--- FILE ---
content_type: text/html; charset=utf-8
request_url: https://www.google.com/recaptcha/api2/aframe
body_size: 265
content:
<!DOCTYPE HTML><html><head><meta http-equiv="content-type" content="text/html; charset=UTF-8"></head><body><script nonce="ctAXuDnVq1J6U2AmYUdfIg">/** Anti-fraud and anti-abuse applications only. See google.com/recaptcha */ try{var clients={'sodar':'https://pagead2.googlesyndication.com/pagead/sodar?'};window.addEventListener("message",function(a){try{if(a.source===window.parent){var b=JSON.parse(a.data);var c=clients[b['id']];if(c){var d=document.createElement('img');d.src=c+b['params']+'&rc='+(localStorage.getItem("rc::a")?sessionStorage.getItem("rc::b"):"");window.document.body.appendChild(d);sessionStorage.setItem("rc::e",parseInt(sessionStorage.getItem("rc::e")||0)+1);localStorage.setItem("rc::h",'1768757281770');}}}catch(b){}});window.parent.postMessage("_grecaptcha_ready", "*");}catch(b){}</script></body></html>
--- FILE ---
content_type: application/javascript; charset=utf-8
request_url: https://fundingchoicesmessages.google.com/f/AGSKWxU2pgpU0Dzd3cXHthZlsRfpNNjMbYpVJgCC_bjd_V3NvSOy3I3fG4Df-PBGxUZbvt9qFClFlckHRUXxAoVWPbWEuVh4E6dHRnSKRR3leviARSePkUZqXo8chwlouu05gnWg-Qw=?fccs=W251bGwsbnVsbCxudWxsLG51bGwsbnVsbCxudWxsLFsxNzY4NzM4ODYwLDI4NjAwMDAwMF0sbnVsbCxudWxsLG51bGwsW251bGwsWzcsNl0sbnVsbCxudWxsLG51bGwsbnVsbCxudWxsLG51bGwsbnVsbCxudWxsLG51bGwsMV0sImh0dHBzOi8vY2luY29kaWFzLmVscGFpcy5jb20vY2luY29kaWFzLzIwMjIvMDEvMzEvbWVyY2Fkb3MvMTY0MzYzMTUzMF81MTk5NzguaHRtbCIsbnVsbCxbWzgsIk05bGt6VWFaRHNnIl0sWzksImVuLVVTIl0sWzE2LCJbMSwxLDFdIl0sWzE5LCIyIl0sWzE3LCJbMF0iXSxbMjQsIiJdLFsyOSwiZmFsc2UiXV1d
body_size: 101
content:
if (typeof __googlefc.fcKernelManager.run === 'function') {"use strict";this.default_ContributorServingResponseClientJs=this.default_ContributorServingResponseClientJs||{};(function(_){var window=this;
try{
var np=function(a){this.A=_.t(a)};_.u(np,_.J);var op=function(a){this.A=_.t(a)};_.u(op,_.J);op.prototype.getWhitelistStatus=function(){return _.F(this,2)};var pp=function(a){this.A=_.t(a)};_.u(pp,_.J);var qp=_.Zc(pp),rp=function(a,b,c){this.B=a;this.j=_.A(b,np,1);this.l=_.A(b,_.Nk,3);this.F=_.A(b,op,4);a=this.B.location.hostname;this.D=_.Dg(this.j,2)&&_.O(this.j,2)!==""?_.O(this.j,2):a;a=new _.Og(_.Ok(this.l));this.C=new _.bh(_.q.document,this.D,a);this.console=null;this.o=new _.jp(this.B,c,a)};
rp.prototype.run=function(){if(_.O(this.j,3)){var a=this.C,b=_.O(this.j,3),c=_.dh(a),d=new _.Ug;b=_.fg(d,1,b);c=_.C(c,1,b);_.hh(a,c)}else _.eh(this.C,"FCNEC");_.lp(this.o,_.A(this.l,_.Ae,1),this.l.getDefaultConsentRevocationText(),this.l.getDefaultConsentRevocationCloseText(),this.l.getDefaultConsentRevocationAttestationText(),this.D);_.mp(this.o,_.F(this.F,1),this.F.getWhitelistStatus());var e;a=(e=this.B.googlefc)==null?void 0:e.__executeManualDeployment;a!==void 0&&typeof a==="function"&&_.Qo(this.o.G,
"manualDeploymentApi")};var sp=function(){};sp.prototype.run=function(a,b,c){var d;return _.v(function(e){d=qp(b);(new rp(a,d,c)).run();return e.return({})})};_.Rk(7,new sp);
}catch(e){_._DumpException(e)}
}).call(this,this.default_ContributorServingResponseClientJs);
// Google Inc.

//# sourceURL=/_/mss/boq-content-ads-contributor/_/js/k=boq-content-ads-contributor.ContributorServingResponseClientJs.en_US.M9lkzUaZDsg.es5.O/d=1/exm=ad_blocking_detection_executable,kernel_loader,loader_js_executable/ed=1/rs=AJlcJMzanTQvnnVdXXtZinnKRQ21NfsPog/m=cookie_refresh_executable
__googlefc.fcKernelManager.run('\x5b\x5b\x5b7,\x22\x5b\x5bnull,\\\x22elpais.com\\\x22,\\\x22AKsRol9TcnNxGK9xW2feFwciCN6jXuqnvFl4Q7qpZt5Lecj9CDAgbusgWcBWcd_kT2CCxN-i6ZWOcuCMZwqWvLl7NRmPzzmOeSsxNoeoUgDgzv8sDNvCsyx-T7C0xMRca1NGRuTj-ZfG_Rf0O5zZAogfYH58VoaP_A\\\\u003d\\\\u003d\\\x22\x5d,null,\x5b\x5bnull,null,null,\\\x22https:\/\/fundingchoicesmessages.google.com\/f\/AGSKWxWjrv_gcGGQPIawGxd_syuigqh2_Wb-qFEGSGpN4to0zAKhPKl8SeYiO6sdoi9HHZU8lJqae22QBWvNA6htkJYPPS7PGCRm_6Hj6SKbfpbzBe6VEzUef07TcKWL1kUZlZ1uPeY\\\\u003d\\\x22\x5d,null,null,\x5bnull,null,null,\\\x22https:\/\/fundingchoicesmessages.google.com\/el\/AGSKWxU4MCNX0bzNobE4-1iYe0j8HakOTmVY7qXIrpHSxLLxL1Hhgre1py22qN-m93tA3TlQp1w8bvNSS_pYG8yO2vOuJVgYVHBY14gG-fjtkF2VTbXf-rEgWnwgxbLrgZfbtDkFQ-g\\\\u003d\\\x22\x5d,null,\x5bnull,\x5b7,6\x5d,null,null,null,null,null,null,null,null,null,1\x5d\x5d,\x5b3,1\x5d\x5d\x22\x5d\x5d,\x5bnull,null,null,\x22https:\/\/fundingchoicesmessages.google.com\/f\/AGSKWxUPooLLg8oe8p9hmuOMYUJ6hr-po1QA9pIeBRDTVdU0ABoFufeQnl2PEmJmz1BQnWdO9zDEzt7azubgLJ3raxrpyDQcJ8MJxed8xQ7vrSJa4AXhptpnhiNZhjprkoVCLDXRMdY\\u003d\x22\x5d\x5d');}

• EXERCISE PROMPT: Give the data again exactly, line for line.

• COMPLETED TASK:
--- FILE ---
content_type: text/html; charset=utf-8
request_url: https://www.google.com/recaptcha/api2/aframe
body_size: 265
content:
<!DOCTYPE HTML><html><head><meta http-equiv="content-type" content="text/html; charset=UTF-8"></head><body><script nonce="ctAXuDnVq1J6U2AmYUdfIg">/** Anti-fraud and anti-abuse applications only. See google.com/recaptcha */ try{var clients={'sodar':'https://pagead2.googlesyndication.com/pagead/sodar?'};window.addEventListener("message",function(a){try{if(a.source===window.parent){var b=JSON.parse(a.data);var c=clients[b['id']];if(c){var d=document.createElement('img');d.src=c+b['params']+'&rc='+(localStorage.getItem("rc::a")?sessionStorage.getItem("rc::b"):"");window.document.body.appendChild(d);sessionStorage.setItem("rc::e",parseInt(sessionStorage.getItem("rc::e")||0)+1);localStorage.setItem("rc::h",'1768757281770');}}}catch(b){}});window.parent.postMessage("_grecaptcha_ready", "*");}catch(b){}</script></body></html>
--- FILE ---
content_type: application/javascript; charset=utf-8
request_url: https://fundingchoicesmessages.google.com/f/AGSKWxU2pgpU0Dzd3cXHthZlsRfpNNjMbYpVJgCC_bjd_V3NvSOy3I3fG4Df-PBGxUZbvt9qFClFlckHRUXxAoVWPbWEuVh4E6dHRnSKRR3leviARSePkUZqXo8chwlouu05gnWg-Qw=?fccs=W251bGwsbnVsbCxudWxsLG51bGwsbnVsbCxudWxsLFsxNzY4NzM4ODYwLDI4NjAwMDAwMF0sbnVsbCxudWxsLG51bGwsW251bGwsWzcsNl0sbnVsbCxudWxsLG51bGwsbnVsbCxudWxsLG51bGwsbnVsbCxudWxsLG51bGwsMV0sImh0dHBzOi8vY2luY29kaWFzLmVscGFpcy5jb20vY2luY29kaWFzLzIwMjIvMDEvMzEvbWVyY2Fkb3MvMTY0MzYzMTUzMF81MTk5NzguaHRtbCIsbnVsbCxbWzgsIk05bGt6VWFaRHNnIl0sWzksImVuLVVTIl0sWzE2LCJbMSwxLDFdIl0sWzE5LCIyIl0sWzE3LCJbMF0iXSxbMjQsIiJdLFsyOSwiZmFsc2UiXV1d
body_size: 101
content:
if (typeof __googlefc.fcKernelManager.run === 'function') {"use strict";this.default_ContributorServingResponseClientJs=this.default_ContributorServingResponseClientJs||{};(function(_){var window=this;
try{
var np=function(a){this.A=_.t(a)};_.u(np,_.J);var op=function(a){this.A=_.t(a)};_.u(op,_.J);op.prototype.getWhitelistStatus=function(){return _.F(this,2)};var pp=function(a){this.A=_.t(a)};_.u(pp,_.J);var qp=_.Zc(pp),rp=function(a,b,c){this.B=a;this.j=_.A(b,np,1);this.l=_.A(b,_.Nk,3);this.F=_.A(b,op,4);a=this.B.location.hostname;this.D=_.Dg(this.j,2)&&_.O(this.j,2)!==""?_.O(this.j,2):a;a=new _.Og(_.Ok(this.l));this.C=new _.bh(_.q.document,this.D,a);this.console=null;this.o=new _.jp(this.B,c,a)};
rp.prototype.run=function(){if(_.O(this.j,3)){var a=this.C,b=_.O(this.j,3),c=_.dh(a),d=new _.Ug;b=_.fg(d,1,b);c=_.C(c,1,b);_.hh(a,c)}else _.eh(this.C,"FCNEC");_.lp(this.o,_.A(this.l,_.Ae,1),this.l.getDefaultConsentRevocationText(),this.l.getDefaultConsentRevocationCloseText(),this.l.getDefaultConsentRevocationAttestationText(),this.D);_.mp(this.o,_.F(this.F,1),this.F.getWhitelistStatus());var e;a=(e=this.B.googlefc)==null?void 0:e.__executeManualDeployment;a!==void 0&&typeof a==="function"&&_.Qo(this.o.G,
"manualDeploymentApi")};var sp=function(){};sp.prototype.run=function(a,b,c){var d;return _.v(function(e){d=qp(b);(new rp(a,d,c)).run();return e.return({})})};_.Rk(7,new sp);
}catch(e){_._DumpException(e)}
}).call(this,this.default_ContributorServingResponseClientJs);
// Google Inc.

//# sourceURL=/_/mss/boq-content-ads-contributor/_/js/k=boq-content-ads-contributor.ContributorServingResponseClientJs.en_US.M9lkzUaZDsg.es5.O/d=1/exm=ad_blocking_detection_executable,kernel_loader,loader_js_executable/ed=1/rs=AJlcJMzanTQvnnVdXXtZinnKRQ21NfsPog/m=cookie_refresh_executable
__googlefc.fcKernelManager.run('\x5b\x5b\x5b7,\x22\x5b\x5bnull,\\\x22elpais.com\\\x22,\\\x22AKsRol9TcnNxGK9xW2feFwciCN6jXuqnvFl4Q7qpZt5Lecj9CDAgbusgWcBWcd_kT2CCxN-i6ZWOcuCMZwqWvLl7NRmPzzmOeSsxNoeoUgDgzv8sDNvCsyx-T7C0xMRca1NGRuTj-ZfG_Rf0O5zZAogfYH58VoaP_A\\\\u003d\\\\u003d\\\x22\x5d,null,\x5b\x5bnull,null,null,\\\x22https:\/\/fundingchoicesmessages.google.com\/f\/AGSKWxWjrv_gcGGQPIawGxd_syuigqh2_Wb-qFEGSGpN4to0zAKhPKl8SeYiO6sdoi9HHZU8lJqae22QBWvNA6htkJYPPS7PGCRm_6Hj6SKbfpbzBe6VEzUef07TcKWL1kUZlZ1uPeY\\\\u003d\\\x22\x5d,null,null,\x5bnull,null,null,\\\x22https:\/\/fundingchoicesmessages.google.com\/el\/AGSKWxU4MCNX0bzNobE4-1iYe0j8HakOTmVY7qXIrpHSxLLxL1Hhgre1py22qN-m93tA3TlQp1w8bvNSS_pYG8yO2vOuJVgYVHBY14gG-fjtkF2VTbXf-rEgWnwgxbLrgZfbtDkFQ-g\\\\u003d\\\x22\x5d,null,\x5bnull,\x5b7,6\x5d,null,null,null,null,null,null,null,null,null,1\x5d\x5d,\x5b3,1\x5d\x5d\x22\x5d\x5d,\x5bnull,null,null,\x22https:\/\/fundingchoicesmessages.google.com\/f\/AGSKWxUPooLLg8oe8p9hmuOMYUJ6hr-po1QA9pIeBRDTVdU0ABoFufeQnl2PEmJmz1BQnWdO9zDEzt7azubgLJ3raxrpyDQcJ8MJxed8xQ7vrSJa4AXhptpnhiNZhjprkoVCLDXRMdY\\u003d\x22\x5d\x5d');}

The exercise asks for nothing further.